Victream

Abstract

In data-parallel computing that uses a graphic processing unit (GPU), processing of large data requires that multiple GPUs be used in the computer to increase its execution performance. Increasing processing performance by using multiple computing resources has been enabled by the development of computing frameworks based on a directed acyclic graph (DAG). However, their performance degrades in out-of-core processing, which often occurs in processing of large data on GPUs with limited memory capacity. The GPU data input/output (I/O) for data swapping between host memory and GPU memory during the execution of a user DAG is usually a performance bottleneck. A computing framework called is proposed to overcome this drawback. It uses a novel scheduler that involves two methods to minimize the total amount of GPU data I/O of data swapping. First, it performs locality-aware scheduling. When it schedules a task, it selects one that requires the minimum amount of data swapping and reuses as much of the data residing in GPU memory as possible. Second, it extends the locality-aware scheduling so that GPUs can execute data prefetching.
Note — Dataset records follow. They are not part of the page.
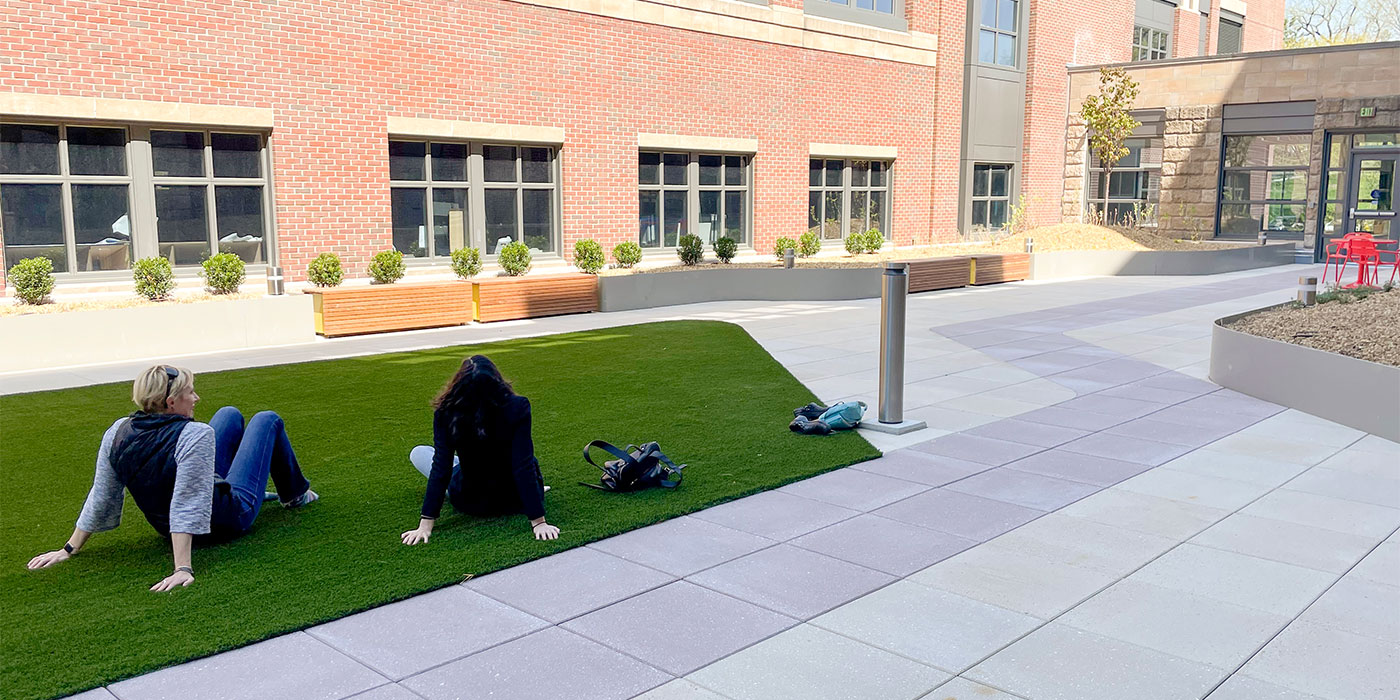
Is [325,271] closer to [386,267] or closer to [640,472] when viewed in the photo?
[386,267]

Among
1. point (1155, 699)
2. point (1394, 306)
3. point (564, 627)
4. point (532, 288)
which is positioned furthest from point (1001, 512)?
point (532, 288)

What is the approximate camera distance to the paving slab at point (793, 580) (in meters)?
5.20

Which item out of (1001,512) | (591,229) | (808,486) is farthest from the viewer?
(591,229)

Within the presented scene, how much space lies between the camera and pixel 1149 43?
3525 centimetres

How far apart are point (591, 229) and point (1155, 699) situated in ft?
56.1

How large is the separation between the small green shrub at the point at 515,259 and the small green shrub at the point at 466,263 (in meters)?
0.62

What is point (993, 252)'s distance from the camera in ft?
86.8

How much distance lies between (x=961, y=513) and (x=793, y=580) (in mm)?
1658

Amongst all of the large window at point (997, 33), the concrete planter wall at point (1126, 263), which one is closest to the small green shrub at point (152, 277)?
the concrete planter wall at point (1126, 263)

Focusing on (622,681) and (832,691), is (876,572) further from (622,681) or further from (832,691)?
(622,681)

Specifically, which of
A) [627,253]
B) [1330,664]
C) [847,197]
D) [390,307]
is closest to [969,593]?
[1330,664]

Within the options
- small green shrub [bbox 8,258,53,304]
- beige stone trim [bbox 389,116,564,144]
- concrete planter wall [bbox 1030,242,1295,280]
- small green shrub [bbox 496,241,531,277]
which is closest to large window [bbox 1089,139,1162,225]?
concrete planter wall [bbox 1030,242,1295,280]

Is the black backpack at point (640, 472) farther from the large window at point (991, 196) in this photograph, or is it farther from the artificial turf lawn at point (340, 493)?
the large window at point (991, 196)

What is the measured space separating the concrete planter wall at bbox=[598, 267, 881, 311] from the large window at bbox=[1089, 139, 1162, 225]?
548 inches
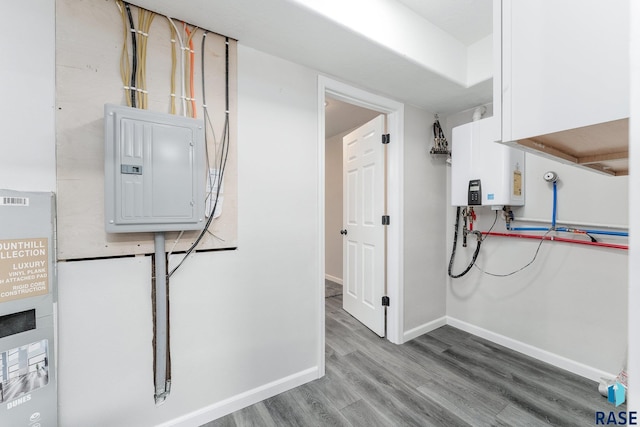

Prefetching data that are swapped out from a GPU enables efficient use of bottleneck GPU I/O resources. To prefetch the input data of future tasks, it is required to determine the schedule of future tasks. Victream's scheduler (hereafter, the Victream scheduler) extends the locality-aware scheduling so that it can schedule future tasks to enable data prefetching that is executed in the way that minimizes the amount of data I/O of data swapping. Evaluation of a Victream prototype showed that the performance of Victream is better than that of conventional frameworks by up to 117%.